Monday night’s Village Board meeting included about 20 minutes of frustration felt by elected officials and audience members, as well as by the source of their emotion herself — former trustee Lisa Stone.
Stone got off to a rocky start when she didn’t step up to the podium when Village President Jeff Braiman invited residents to speak. When no one responded, he moved on to the next agenda item; moments later, Stone came forth to speak and insisted on making her remarks.
Following a brief argument with Stone, the board continued on with its agenda. Minutes later Stone, who waited near the podium, was invited to speak. (See video at right.)
Throughout her comments, which touched on her , the resignation of Buffalo Grove’s former village manager, discrepancies in the size of the , a disparity in the amount of water used from one of the village’s wells, the proximity of a bike path to the landfill, water contamination in Crestwood, and the use of Buffalo Grove's ZIP code by the Pekara well system in unincorporated Lake County, Braiman repeatedly asked her to get to the point.
Stone said she has spent about 16 hours each day for the past two years researching local water issues. Alongside a Lincolnshire resident, she has formed the Lake County Vernon Township Coalition for Safe Drinking Water, she said.
“We believe there has been a gross violation of the Safe Drinking Water Act and the Clean Water Act for many, many, many years,” she said.
“You may actually say, ‘Citizen Stone, tell us more,’” she told Braiman.
While that's not exactly how it played out Monday night, she did receive additional time to address the board.
When the 10 minutes allotted for resident comments were up, Braiman granted her an additional two minutes. After she had spoken for a total of 15 minutes, he gave her 20 seconds to wrap up, followed by another 30 seconds.
“President Braiman, for your soul’s sake, let me finish,” Stone responded at one point. She later asked him to “embrace sometimes the health issues.”
“I hope I’m reaching someone here,” she said.
Some board members closed their eyes as Stone talked, while others appeared to hide smiles. When Braiman cut Stone off after about 20 minutes, calling for a five-minute break in the meeting, some audience members broke into applause. During the break, while onlookers wondered aloud what she was trying to accomplish, Stone left the meeting room.
She said later that police told her not to return to the meeting after the recess.
Asked Tuesday what she hoped to convey, Stone emailed the following to Buffalo Grove Patch:
The IEPA admitted that whether the Aptakisic Creek is a "losing" and/or recharging stream has never been studied, which means that is it unknown whether the Aptakisic Creek is recharging the water supply for many groundwater wells in the area, such as the Pekara community wells and other community, private, and/or any other wells supplying drinking water in the areas in very close proximity to major pollution sources or facilities including the Land & Lakes Landfill, the Hoffelder Landfill, the Lake County Public Works treating domestic and industrial wastewater for approximately 10 communities, which then discharges effluent directly into the recently listed impaired 303(d) Aptakisic Creek. The US EPA ECHO ICP Water Quality Report for the industrial wastewater facility above, states that the facility/outfall is NOT near a drinking water intake, though the Pekara wells actually share the same unusual address as the Industrial Wastewater Facility, 800 Krause Drive, BG 60089. There appears to be some confusion as the wells are actually extremely close to the 001 STP outfall listed on the NPDES Permit.

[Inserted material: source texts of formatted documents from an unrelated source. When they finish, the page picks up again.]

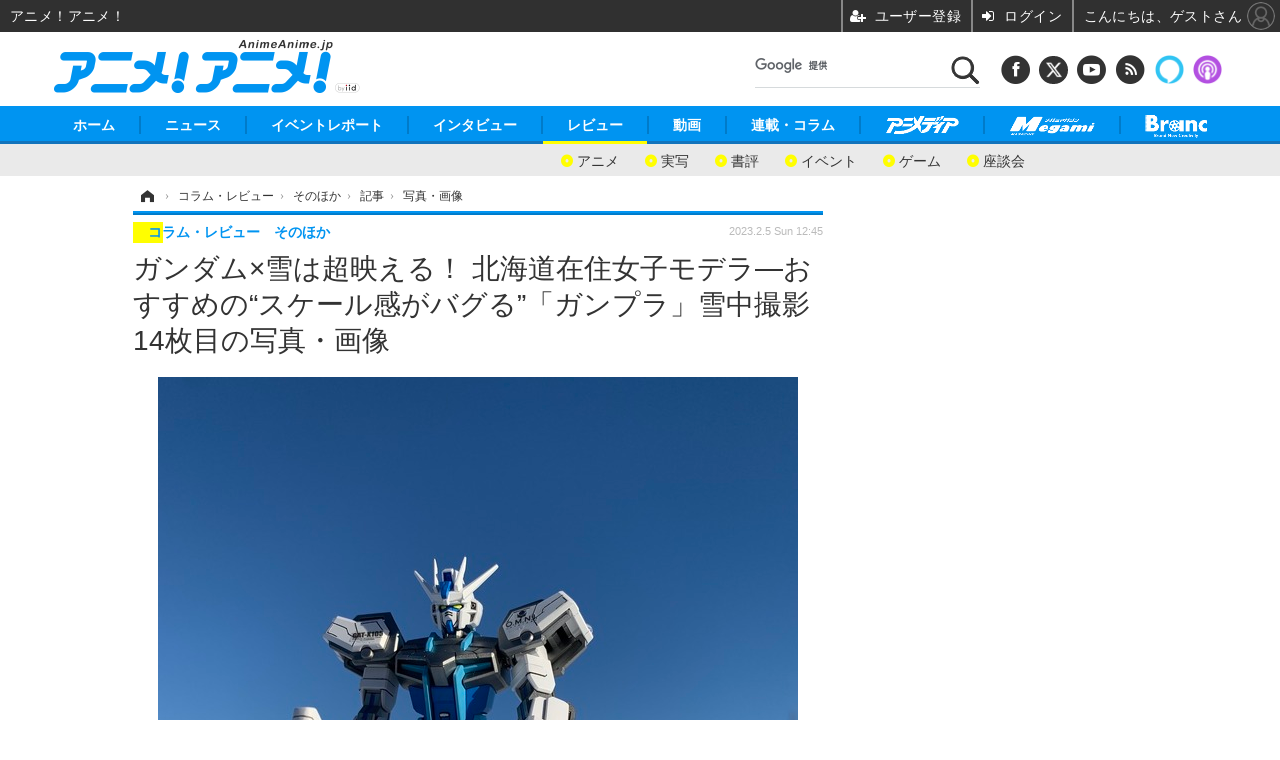

--- FILE ---
content_type: text/html; charset=utf-8
request_url: https://www.google.com/recaptcha/api2/aframe
body_size: 115
content:
<!DOCTYPE HTML><html><head><meta http-equiv="content-type" content="text/html; charset=UTF-8"></head><body><script nonce="FdIef6H6VYP_ZVPpKJJ4Cg">/** Anti-fraud and anti-abuse applications only. See google.com/recaptcha */ try{var clients={'sodar':'https://pagead2.googlesyndication.com/pagead/sodar?'};window.addEventListener("message",function(a){try{if(a.source===window.parent){var b=JSON.parse(a.data);var c=clients[b['id']];if(c){var d=document.createElement('img');d.src=c+b['params']+'&rc='+(localStorage.getItem("rc::a")?sessionStorage.getItem("rc::b"):"");window.document.body.appendChild(d);sessionStorage.setItem("rc::e",parseInt(sessionStorage.getItem("rc::e")||0)+1);localStorage.setItem("rc::h",'1768947099645');}}}catch(b){}});window.parent.postMessage("_grecaptcha_ready", "*");}catch(b){}</script></body></html>

--- FILE ---
content_type: text/javascript;charset=utf-8
request_url: https://p1cluster.cxense.com/p1.js
body_size: 100
content:
cX.library.onP1('1acp5p32f1ne8185dilfnvto4e');


--- FILE ---
content_type: text/javascript;charset=utf-8
request_url: https://id.cxense.com/public/user/id?json=%7B%22identities%22%3A%5B%7B%22type%22%3A%22ckp%22%2C%22id%22%3A%22mkn5fctxdzt80ofj%22%7D%2C%7B%22type%22%3A%22lst%22%2C%22id%22%3A%221acp5p32f1ne8185dilfnvto4e%22%7D%2C%7B%22type%22%3A%22cst%22%2C%22id%22%3A%221acp5p32f1ne8185dilfnvto4e%22%7D%5D%7D&callback=cXJsonpCB6
body_size: 187
content:
/**/
cXJsonpCB6({"httpStatus":200,"response":{"userId":"cx:1ej5nb2h9nmdeu6xd8mf3azdp:4wis38ri4cwz","newUser":true}})

--- FILE ---
content_type: application/javascript; charset=utf-8
request_url: https://fundingchoicesmessages.google.com/f/AGSKWxVK5x1L03eHlvZFK8lt1SzNL7pcieeWSFLKEiMeDgdTWGppOdFfELCLC-1Ch1qMdHRY92UQUNlIKmOJDKv6p4rPI-iNK6vW22zz-6mVSTfFHAAbAR-DQwx_IesmaQw_Vy_wQKlMiJV2KX4ONJKPriieTveAbAy9HmkhZEf_YjZJ3Shrd2LhPOXkEiki/_/global_advs./adbrite./bannerinc._assets/ads//adiro.
body_size: -1289
content:
window['b04bfd10-f7ad-4dac-b2e4-b550ae9f27dd'] = true;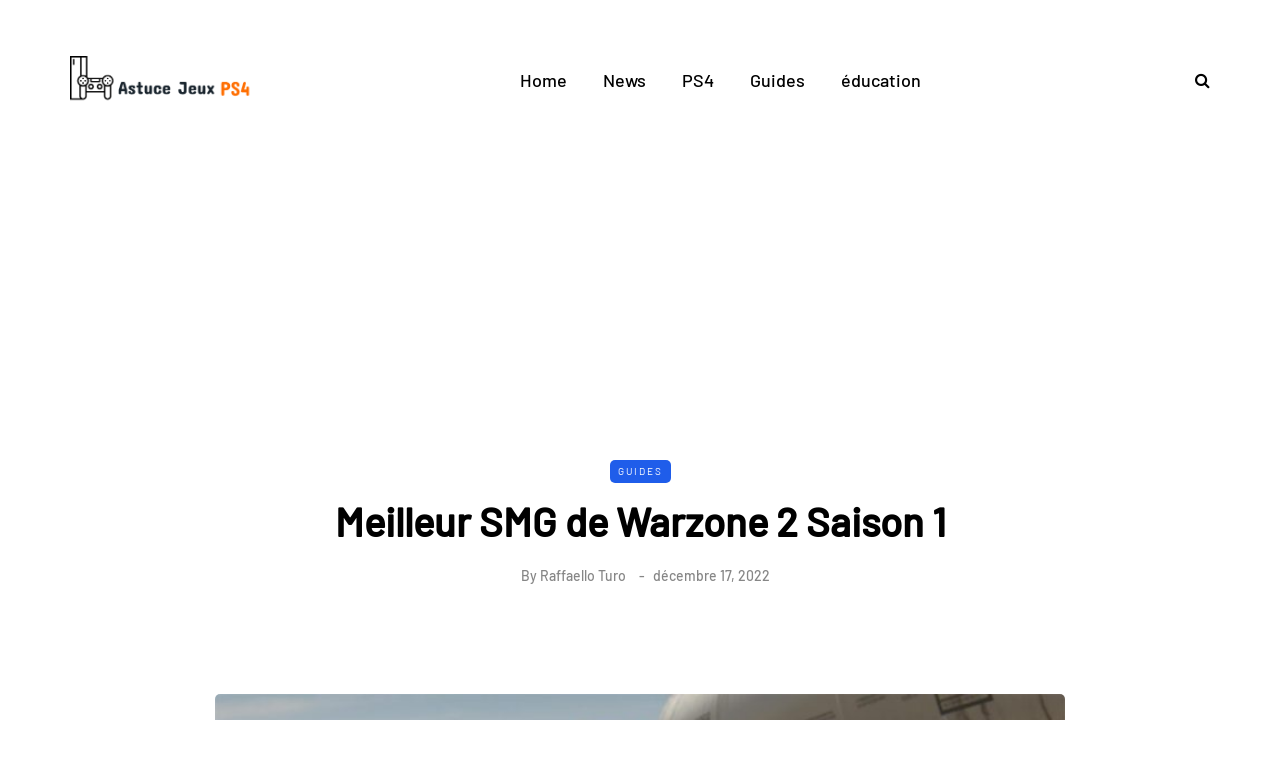

--- FILE ---
content_type: text/html; charset=utf-8
request_url: https://www.google.com/recaptcha/api2/aframe
body_size: 266
content:
<!DOCTYPE HTML><html><head><meta http-equiv="content-type" content="text/html; charset=UTF-8"></head><body><script nonce="TfoFnoSJx3aTrva8Tk3o_A">/** Anti-fraud and anti-abuse applications only. See google.com/recaptcha */ try{var clients={'sodar':'https://pagead2.googlesyndication.com/pagead/sodar?'};window.addEventListener("message",function(a){try{if(a.source===window.parent){var b=JSON.parse(a.data);var c=clients[b['id']];if(c){var d=document.createElement('img');d.src=c+b['params']+'&rc='+(localStorage.getItem("rc::a")?sessionStorage.getItem("rc::b"):"");window.document.body.appendChild(d);sessionStorage.setItem("rc::e",parseInt(sessionStorage.getItem("rc::e")||0)+1);localStorage.setItem("rc::h",'1769366093253');}}}catch(b){}});window.parent.postMessage("_grecaptcha_ready", "*");}catch(b){}</script></body></html>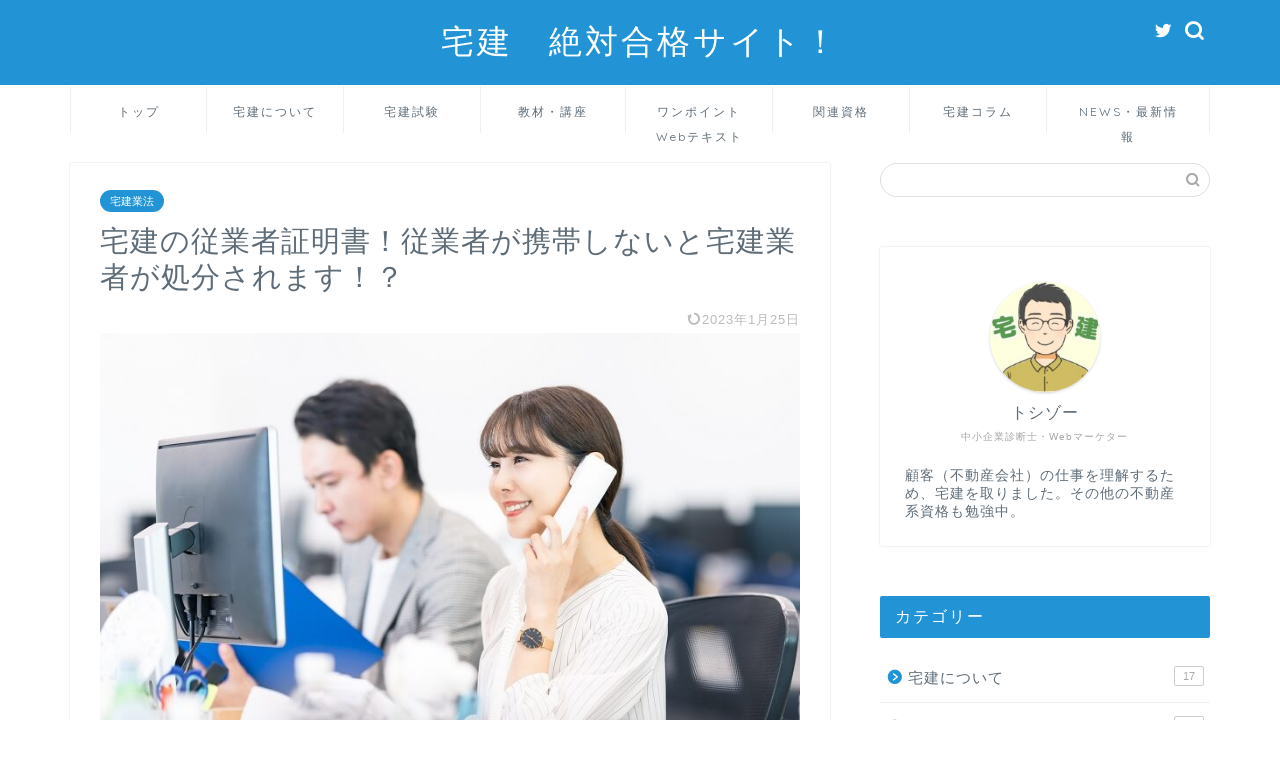

--- FILE ---
content_type: text/html; charset=utf-8
request_url: https://www.google.com/recaptcha/api2/aframe
body_size: 180
content:
<!DOCTYPE HTML><html><head><meta http-equiv="content-type" content="text/html; charset=UTF-8"></head><body><script nonce="uSen22t69bzcE388jsgsrw">/** Anti-fraud and anti-abuse applications only. See google.com/recaptcha */ try{var clients={'sodar':'https://pagead2.googlesyndication.com/pagead/sodar?'};window.addEventListener("message",function(a){try{if(a.source===window.parent){var b=JSON.parse(a.data);var c=clients[b['id']];if(c){var d=document.createElement('img');d.src=c+b['params']+'&rc='+(localStorage.getItem("rc::a")?sessionStorage.getItem("rc::b"):"");window.document.body.appendChild(d);sessionStorage.setItem("rc::e",parseInt(sessionStorage.getItem("rc::e")||0)+1);localStorage.setItem("rc::h",'1769874990027');}}}catch(b){}});window.parent.postMessage("_grecaptcha_ready", "*");}catch(b){}</script></body></html>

Further, the Aptakisic Creek appears to have been "overlooked" for decades and in some cases appears unseen or even mislabeled on various maps of Lake County Vernon Township as well as other vitally critical areas such as permits required to list nearest body of water etc. ... though the Aptakisic wasn't listed.
This must be studied given the information which has come to the attention of the Lake County Vernon Township Coalition for Safe Drinking Water. For critical reasons of safety, health and welfare and to insure safe drinking water, an inalienable right, as well as the protection of the Aptakisic Creek itself, the many questions, irregularities and misrepresentation raised by the many documents that have come to light, demand answers from the officials entrusted to protect all of us.